» SUAS INSTRUÇÕES: Reescreva o trecho do texto sobre o processo judicial que começa com as palavras contendo "3. Regularmente citado, o" e termina em "em € 132 000.00.", substituindo "perícia" por "avaliação".

» TEXTO EXTRAÍDO:
2. Para tanto, alegaram, em síntese, que são as únicas e universais herdeiras de FF, a cujo acervo hereditário pertence o prédio supra-referido, e que o prédio foi ocupado pelo R., em Setembro de 2020, que ali passou a residir, sem qualquer título.
3. Regularmente citado, o R. apresentou contestação, onde se defendeu por excepção – invocando que o imóvel em questão pertence igualmente ao acervo hereditário deixado pela sua progenitora, de quem não é o único herdeiro, pelo que a acção não poderia ter sido intentada somente contra si, por se estar perante uma situação de litisconsórcio necessário –, e, por impugnação, alegando, em suma, que metade do requerido imóvel pertencia à herança de HH, casada que foi com FF, uma vez que foi adquirido e registado na constância do casamento daqueles, tratando-se de bem comum do casal.
4. Após perícia, foi proferida decisão na qual se declarou a incompetência do Juízo Local Cível Local 2 para a tramitação dos presentes autos, em razão do valor da causa, então fixado em € 132 000.00.
Distribuído o processo, foi o R. notificado para juntar certidão da escritura de aquisição a que faz alusão na contestação, o que este fez.
A Autora respondeu à matéria da excepção e juntou documentos.
5. Realizou-se a audiência prévia, no âmbito da qual foi julgada improcedente a aludida excepção de ilegitimidade passiva por preterição de litisconsórcio necessário.
Após, considerando-se que as partes já tinham manifestado em sede de audiência prévia as suas posições e entendendo-se que os autos já continham todos os elementos necessários para o imediato conhecimento do mérito da causa, foi proferido despacho saneador-sentença, no qual se decidiu julgar parcialmente procedente a acção e, em consequência:
a. Declarar a herança ilíquida e indivisa aberta por óbito de FF, de que as autoras são únicas e universais herdeiras, proprietária do prédio urbano, composto de casa de habitação de rés-do-chão e logradouro, sito na Rua 1, Bairro 1, freguesia Local 1, concelho Local 2, inscrito na matriz predial respectiva sob o artigo ...33, da freguesia União das Freguesias de Local 3 e Local 1, descrito na Conservatória do Registo Predial Local 2 com o n.º ...13 - freguesia Local 1;
b. Condenar o Réu a entregar às Autoras, em representação da referida herança, o identificado prédio, livre e devoluto de pessoas e bens;
c. Condenar o Réu a abster-se de praticar quaisquer actos que ofendam o direito de propriedade da referida herança sobre aquele prédio;
d. Absolver o Réu do pagamento de sanção pecuniária compulsória à taxa de € 100,00 (cem euros) por cada dia de atraso da restituição do imóvel.

(Perguntas espaciais vinculadas a imagens)
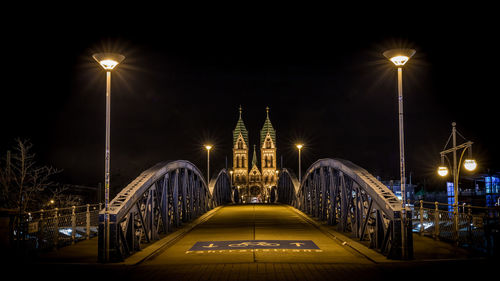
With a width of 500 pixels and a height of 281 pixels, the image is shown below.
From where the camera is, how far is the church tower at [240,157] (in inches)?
5743

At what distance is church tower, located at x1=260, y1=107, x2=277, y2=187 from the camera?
146875 mm

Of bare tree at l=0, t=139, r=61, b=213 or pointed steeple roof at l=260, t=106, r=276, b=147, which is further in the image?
pointed steeple roof at l=260, t=106, r=276, b=147

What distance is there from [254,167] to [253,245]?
13556cm

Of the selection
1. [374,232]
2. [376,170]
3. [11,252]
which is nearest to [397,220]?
[374,232]

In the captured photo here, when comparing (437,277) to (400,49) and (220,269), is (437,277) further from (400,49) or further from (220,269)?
(400,49)

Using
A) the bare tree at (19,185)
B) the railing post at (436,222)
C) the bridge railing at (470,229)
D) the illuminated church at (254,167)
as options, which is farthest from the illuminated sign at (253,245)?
the illuminated church at (254,167)

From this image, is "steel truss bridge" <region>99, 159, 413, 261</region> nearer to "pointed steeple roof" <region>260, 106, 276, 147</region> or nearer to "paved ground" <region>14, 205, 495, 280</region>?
"paved ground" <region>14, 205, 495, 280</region>

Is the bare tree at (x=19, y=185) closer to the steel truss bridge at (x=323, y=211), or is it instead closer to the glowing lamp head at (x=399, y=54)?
the steel truss bridge at (x=323, y=211)

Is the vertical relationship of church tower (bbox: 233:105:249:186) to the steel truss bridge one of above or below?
above

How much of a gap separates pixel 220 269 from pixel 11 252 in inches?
201

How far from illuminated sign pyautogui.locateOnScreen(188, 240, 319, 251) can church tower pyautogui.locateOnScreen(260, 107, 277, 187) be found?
12968 cm

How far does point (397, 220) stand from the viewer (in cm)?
1159

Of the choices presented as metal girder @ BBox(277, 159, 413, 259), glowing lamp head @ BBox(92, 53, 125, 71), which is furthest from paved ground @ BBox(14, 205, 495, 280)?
glowing lamp head @ BBox(92, 53, 125, 71)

» TAREFA CONCLUÍDA:
3. Regularmente citado, o R. apresentou contestação, onde se defendeu por excepção – invocando que o imóvel em questão pertence igualmente ao acervo hereditário deixado pela sua progenitora, de quem não é o único herdeiro, pelo que a acção não poderia ter sido intentada somente contra si, por se estar perante uma situação de litisconsórcio necessário –, e, por impugnação, alegando, em suma, que metade do requerido imóvel pertencia à herança de HH, casada que foi com FF, uma vez que foi adquirido e registado na constância do casamento daqueles, tratando-se de bem comum do casal.
4. Após avaliação, foi proferida decisão na qual se declarou a incompetência do Juízo Local Cível Local 2 para a tramitação dos presentes autos, em razão do valor da causa, então fixado em € 132 000.00.